Bahkan, tugas teknis seperti pemotongan pohon tumbang di jalan umum hingga penyemprotan tumpahan solar di jalan raya, juga menjadi bagian dari respons mereka.
Kondisi ini menunjukkan bahwa Damkar menjadi “garda serba bisa” bagi masyarakat.
Hendra sendiri mengakui, hampir semua bentuk permintaan bantuan diarahkan ke Damkar, termasuk hal-hal yang sebenarnya di luar konteks kebakaran.
“Pokoknya semua penyelamatan kami hadir, bahkan yang kecil-kecil pun masyarakat minta bantuan Damkar,” katanya.
Dalam sehari, setidaknya terdapat 6 hingga 7 laporan penyelamatan yang masuk dan tersebar di 11 posko di 10 kecamatan.
Angka ini menunjukkan tingginya ketergantungan masyarakat terhadap layanan Damkar, terutama untuk kasus evakuasi hewan seperti ular.
Di tengah tingginya permintaan tersebut, Damkar tetap mengandalkan pelatihan rutin bagi petugas dan relawan setiap tahun.
Pelatihan meliputi pemadaman, penyelamatan, hingga teknis khusus seperti penanganan ular.

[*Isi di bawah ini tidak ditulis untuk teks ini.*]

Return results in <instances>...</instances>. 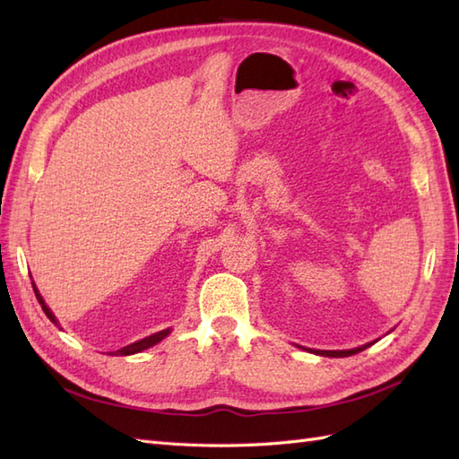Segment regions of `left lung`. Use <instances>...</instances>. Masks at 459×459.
<instances>
[{
	"label": "left lung",
	"instance_id": "left-lung-1",
	"mask_svg": "<svg viewBox=\"0 0 459 459\" xmlns=\"http://www.w3.org/2000/svg\"><path fill=\"white\" fill-rule=\"evenodd\" d=\"M374 342H369L366 346H359V348H351V350H311L313 354H318V356H328V358H346V356H354L358 354V351L366 350L368 346H371Z\"/></svg>",
	"mask_w": 459,
	"mask_h": 459
}]
</instances>
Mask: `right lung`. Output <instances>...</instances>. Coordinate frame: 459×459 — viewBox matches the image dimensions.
Instances as JSON below:
<instances>
[{
  "label": "right lung",
  "instance_id": "1",
  "mask_svg": "<svg viewBox=\"0 0 459 459\" xmlns=\"http://www.w3.org/2000/svg\"><path fill=\"white\" fill-rule=\"evenodd\" d=\"M33 290H35L37 299H39V303H40V307H42V311H45V315L50 318V321L58 326L56 316L52 315V311H50V308L47 307V303H45V299H42V297H40V293H39V290H37V285H35V283H33ZM168 334H169V328H166V330H160V333L151 334V336H146V338H143V340H138V342H133V344L125 346V348H121V350H117V351H113V354H115V356H131V354H138V351H143V350H146V348H151V346L158 344L160 340H164Z\"/></svg>",
  "mask_w": 459,
  "mask_h": 459
}]
</instances>
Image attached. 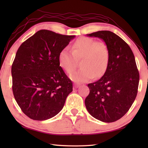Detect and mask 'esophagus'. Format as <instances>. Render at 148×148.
Returning a JSON list of instances; mask_svg holds the SVG:
<instances>
[{
  "label": "esophagus",
  "mask_w": 148,
  "mask_h": 148,
  "mask_svg": "<svg viewBox=\"0 0 148 148\" xmlns=\"http://www.w3.org/2000/svg\"><path fill=\"white\" fill-rule=\"evenodd\" d=\"M79 86H80V84H74V88H77L79 87Z\"/></svg>",
  "instance_id": "obj_1"
}]
</instances>
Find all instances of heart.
I'll list each match as a JSON object with an SVG mask.
<instances>
[{
    "instance_id": "heart-1",
    "label": "heart",
    "mask_w": 148,
    "mask_h": 148,
    "mask_svg": "<svg viewBox=\"0 0 148 148\" xmlns=\"http://www.w3.org/2000/svg\"><path fill=\"white\" fill-rule=\"evenodd\" d=\"M109 53L102 42L89 37H81L72 45V50L65 48L58 55V63L67 73H71L77 65V60L82 58V67L70 75L75 83H85L95 76L98 78L104 74L108 67Z\"/></svg>"
}]
</instances>
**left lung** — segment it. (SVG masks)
I'll list each match as a JSON object with an SVG mask.
<instances>
[{
    "label": "left lung",
    "mask_w": 148,
    "mask_h": 148,
    "mask_svg": "<svg viewBox=\"0 0 148 148\" xmlns=\"http://www.w3.org/2000/svg\"><path fill=\"white\" fill-rule=\"evenodd\" d=\"M101 39L108 47L109 58L103 76L88 84L85 99L87 111L99 120L111 123L122 118L132 105L137 94L139 73L130 46L111 31L87 34Z\"/></svg>",
    "instance_id": "8db88e82"
}]
</instances>
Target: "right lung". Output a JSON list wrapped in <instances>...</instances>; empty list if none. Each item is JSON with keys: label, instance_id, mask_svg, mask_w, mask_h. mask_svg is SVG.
<instances>
[{"label": "right lung", "instance_id": "right-lung-1", "mask_svg": "<svg viewBox=\"0 0 148 148\" xmlns=\"http://www.w3.org/2000/svg\"><path fill=\"white\" fill-rule=\"evenodd\" d=\"M74 37L40 30L18 49L11 67L12 92L21 111L34 120L54 117L72 92L58 58Z\"/></svg>", "mask_w": 148, "mask_h": 148}]
</instances>
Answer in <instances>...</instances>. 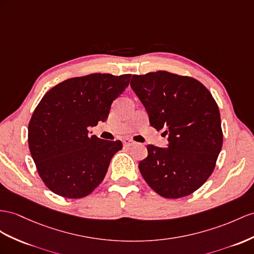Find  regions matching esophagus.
<instances>
[{
    "label": "esophagus",
    "instance_id": "1",
    "mask_svg": "<svg viewBox=\"0 0 254 254\" xmlns=\"http://www.w3.org/2000/svg\"><path fill=\"white\" fill-rule=\"evenodd\" d=\"M123 145L127 146V147H131V146L134 145V141L132 139H129V138H125V139H123Z\"/></svg>",
    "mask_w": 254,
    "mask_h": 254
}]
</instances>
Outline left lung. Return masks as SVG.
<instances>
[{
	"label": "left lung",
	"instance_id": "1",
	"mask_svg": "<svg viewBox=\"0 0 254 254\" xmlns=\"http://www.w3.org/2000/svg\"><path fill=\"white\" fill-rule=\"evenodd\" d=\"M131 88L151 127L168 135V148L147 146V158L138 164L140 174L165 198L190 195L209 178L222 148L216 101L198 80L165 70L133 75Z\"/></svg>",
	"mask_w": 254,
	"mask_h": 254
}]
</instances>
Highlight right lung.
I'll use <instances>...</instances> for the list:
<instances>
[{"instance_id": "1", "label": "right lung", "mask_w": 254, "mask_h": 254, "mask_svg": "<svg viewBox=\"0 0 254 254\" xmlns=\"http://www.w3.org/2000/svg\"><path fill=\"white\" fill-rule=\"evenodd\" d=\"M131 74H90L64 80L43 96L29 123V148L44 184L66 198L87 196L122 149L120 140L89 136L88 127L105 122L113 102Z\"/></svg>"}]
</instances>
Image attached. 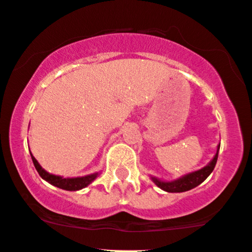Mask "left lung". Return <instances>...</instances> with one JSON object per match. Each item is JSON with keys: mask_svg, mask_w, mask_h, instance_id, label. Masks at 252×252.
Instances as JSON below:
<instances>
[{"mask_svg": "<svg viewBox=\"0 0 252 252\" xmlns=\"http://www.w3.org/2000/svg\"><path fill=\"white\" fill-rule=\"evenodd\" d=\"M220 146V145H218L217 154L215 155L212 161H211L207 166L204 167V168L199 169V171L191 172V173L189 174L183 175V177L179 178V179L172 180V182H163V180H159L155 177L151 178L152 182H154L157 187L161 188L162 190H164V191L167 192H183V191H188V190L194 189L195 187L201 184L206 178L212 173L213 169H215L216 163H217Z\"/></svg>", "mask_w": 252, "mask_h": 252, "instance_id": "8db88e82", "label": "left lung"}]
</instances>
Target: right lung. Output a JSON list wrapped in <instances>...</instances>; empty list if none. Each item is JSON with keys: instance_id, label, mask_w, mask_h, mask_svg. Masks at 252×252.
Wrapping results in <instances>:
<instances>
[{"instance_id": "obj_1", "label": "right lung", "mask_w": 252, "mask_h": 252, "mask_svg": "<svg viewBox=\"0 0 252 252\" xmlns=\"http://www.w3.org/2000/svg\"><path fill=\"white\" fill-rule=\"evenodd\" d=\"M32 163H34L35 168H36L37 173L40 174V177H41L42 179H45L46 182L50 183V184L55 185V187L60 188V189L68 190V191H75V190H80V189H83V188L88 187V185L90 184V183H93L98 175V173H94V174L85 175V177L62 178V177H60V175L50 174L48 172L45 171V169L40 166L39 162L35 159V157L32 156Z\"/></svg>"}]
</instances>
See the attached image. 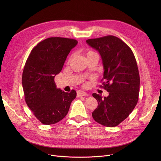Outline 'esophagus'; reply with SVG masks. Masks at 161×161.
I'll return each instance as SVG.
<instances>
[{
	"instance_id": "esophagus-1",
	"label": "esophagus",
	"mask_w": 161,
	"mask_h": 161,
	"mask_svg": "<svg viewBox=\"0 0 161 161\" xmlns=\"http://www.w3.org/2000/svg\"><path fill=\"white\" fill-rule=\"evenodd\" d=\"M87 94L86 93V92L82 91H77V96L78 97H84V96H87Z\"/></svg>"
}]
</instances>
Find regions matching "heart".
Returning a JSON list of instances; mask_svg holds the SVG:
<instances>
[{"label":"heart","instance_id":"obj_1","mask_svg":"<svg viewBox=\"0 0 161 161\" xmlns=\"http://www.w3.org/2000/svg\"><path fill=\"white\" fill-rule=\"evenodd\" d=\"M93 53H96L94 52H92V51H89V52L87 53V56H88L91 54H93Z\"/></svg>","mask_w":161,"mask_h":161}]
</instances>
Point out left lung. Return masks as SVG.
Wrapping results in <instances>:
<instances>
[{
  "mask_svg": "<svg viewBox=\"0 0 161 161\" xmlns=\"http://www.w3.org/2000/svg\"><path fill=\"white\" fill-rule=\"evenodd\" d=\"M87 44L98 51L102 58V80L109 95L92 94L98 106L92 113L95 121L113 127L124 121L137 104L140 91V75L131 49L120 38L109 35L89 39Z\"/></svg>",
  "mask_w": 161,
  "mask_h": 161,
  "instance_id": "1",
  "label": "left lung"
}]
</instances>
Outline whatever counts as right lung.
Returning a JSON list of instances; mask_svg holds the SVG:
<instances>
[{"label": "right lung", "instance_id": "obj_1", "mask_svg": "<svg viewBox=\"0 0 161 161\" xmlns=\"http://www.w3.org/2000/svg\"><path fill=\"white\" fill-rule=\"evenodd\" d=\"M78 41L52 37L34 47L25 64L22 86L28 107L44 125L55 124L69 112L76 92H66L57 89L55 76L60 72L68 55Z\"/></svg>", "mask_w": 161, "mask_h": 161}]
</instances>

Meski begitu, risiko di lapangan tetap tak bisa dihindari. Hendra mengakui ada potensi bahaya saat evakuasi, terutama saat menangani sarang tawon.

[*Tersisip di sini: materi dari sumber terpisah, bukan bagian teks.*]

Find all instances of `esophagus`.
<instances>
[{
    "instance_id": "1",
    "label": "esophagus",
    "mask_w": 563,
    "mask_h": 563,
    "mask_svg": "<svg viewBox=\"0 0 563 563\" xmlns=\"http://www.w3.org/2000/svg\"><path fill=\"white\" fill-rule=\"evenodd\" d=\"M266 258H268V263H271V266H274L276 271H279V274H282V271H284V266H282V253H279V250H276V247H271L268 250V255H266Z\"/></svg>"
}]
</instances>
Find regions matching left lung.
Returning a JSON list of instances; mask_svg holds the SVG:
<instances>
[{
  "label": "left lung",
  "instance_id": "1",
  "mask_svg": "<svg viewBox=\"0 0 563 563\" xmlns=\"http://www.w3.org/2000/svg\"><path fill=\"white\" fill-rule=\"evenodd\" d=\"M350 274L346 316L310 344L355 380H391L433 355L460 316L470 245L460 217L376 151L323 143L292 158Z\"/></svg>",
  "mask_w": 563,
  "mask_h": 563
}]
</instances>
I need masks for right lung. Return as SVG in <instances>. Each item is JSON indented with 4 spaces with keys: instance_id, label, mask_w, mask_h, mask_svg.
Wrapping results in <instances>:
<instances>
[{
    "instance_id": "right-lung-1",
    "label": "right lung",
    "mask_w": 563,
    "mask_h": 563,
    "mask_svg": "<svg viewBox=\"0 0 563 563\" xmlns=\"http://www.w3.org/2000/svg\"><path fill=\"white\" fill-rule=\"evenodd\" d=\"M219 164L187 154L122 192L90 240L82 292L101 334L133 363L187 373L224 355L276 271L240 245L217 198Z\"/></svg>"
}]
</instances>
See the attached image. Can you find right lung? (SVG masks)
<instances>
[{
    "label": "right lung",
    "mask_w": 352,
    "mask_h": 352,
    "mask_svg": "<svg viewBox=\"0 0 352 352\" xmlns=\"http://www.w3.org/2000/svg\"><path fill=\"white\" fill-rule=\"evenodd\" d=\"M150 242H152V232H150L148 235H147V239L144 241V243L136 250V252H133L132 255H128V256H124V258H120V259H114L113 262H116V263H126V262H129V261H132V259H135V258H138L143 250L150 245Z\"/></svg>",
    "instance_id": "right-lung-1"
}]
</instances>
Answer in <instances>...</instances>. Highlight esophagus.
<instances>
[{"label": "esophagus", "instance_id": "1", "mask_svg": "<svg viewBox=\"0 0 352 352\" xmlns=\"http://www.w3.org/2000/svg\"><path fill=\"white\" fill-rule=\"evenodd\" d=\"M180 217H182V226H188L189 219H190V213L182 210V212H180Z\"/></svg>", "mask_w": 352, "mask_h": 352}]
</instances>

“Kadang ada juga tawon yang nyelinap, ya benjol juga, tapi banyak sukanya karena bisa menolong orang,” ucapnya.
Di sisi lain, seluruh layanan Damkar diberikan secara gratis tanpa pungutan biaya.
Namun, kondisi ini sekaligus mempertegas bahwa meningkatnya beban kerja tidak selalu berbanding lurus dengan kesadaran masyarakat dalam melakukan pencegahan.
“Kami pelayanan gratis, tidak pernah memungut biaya. Kami hanya ingin membantu, masyarakat senang, kami juga bahagia,” tegasnya.
Hendra pun menyoroti masih rendahnya kesadaran masyarakat terhadap potensi kebakaran, terutama yang disebabkan oleh korsleting listrik.
Ia mengingatkan agar penggunaan listrik tidak berlebihan, instalasi diperiksa secara berkala, serta peralatan rumah tangga seperti kompor dan selang gas dijaga keamanannya.
“Satu rumah wajib memiliki APAR untuk pencegahan dini kebakaran,” katanya.
Alat Pemadam Api Ringan (APAR) adalah alat pemadam portable (0,5-16 kg) yang dirancang untuk memadamkan atau mengendalikan api tahap awal, biasanya dalam 3 menit pertama.
Lebih jauh, ia juga mengkritisi kebiasaan warga yang justru mendekati lokasi kebakaran.
Alih-alih membantu, kehadiran warga tanpa perlindungan justru berisiko dan dapat menghambat kerja petugas.
“Beri ruang untuk petugas Damkar dan relawan. Jangan mendekat karena berisiko tertimpa material atau seng yang terbang,” ujarnya.
Menurutnya, kebakaran bukan sekadar tontonan, melainkan situasi darurat yang membutuhkan penanganan profesional.
Di tengah perluasan tugas Damkar yang kian kompleks, kesadaran dan kedisiplinan masyarakat menjadi faktor krusial yang masih perlu diperbaiki.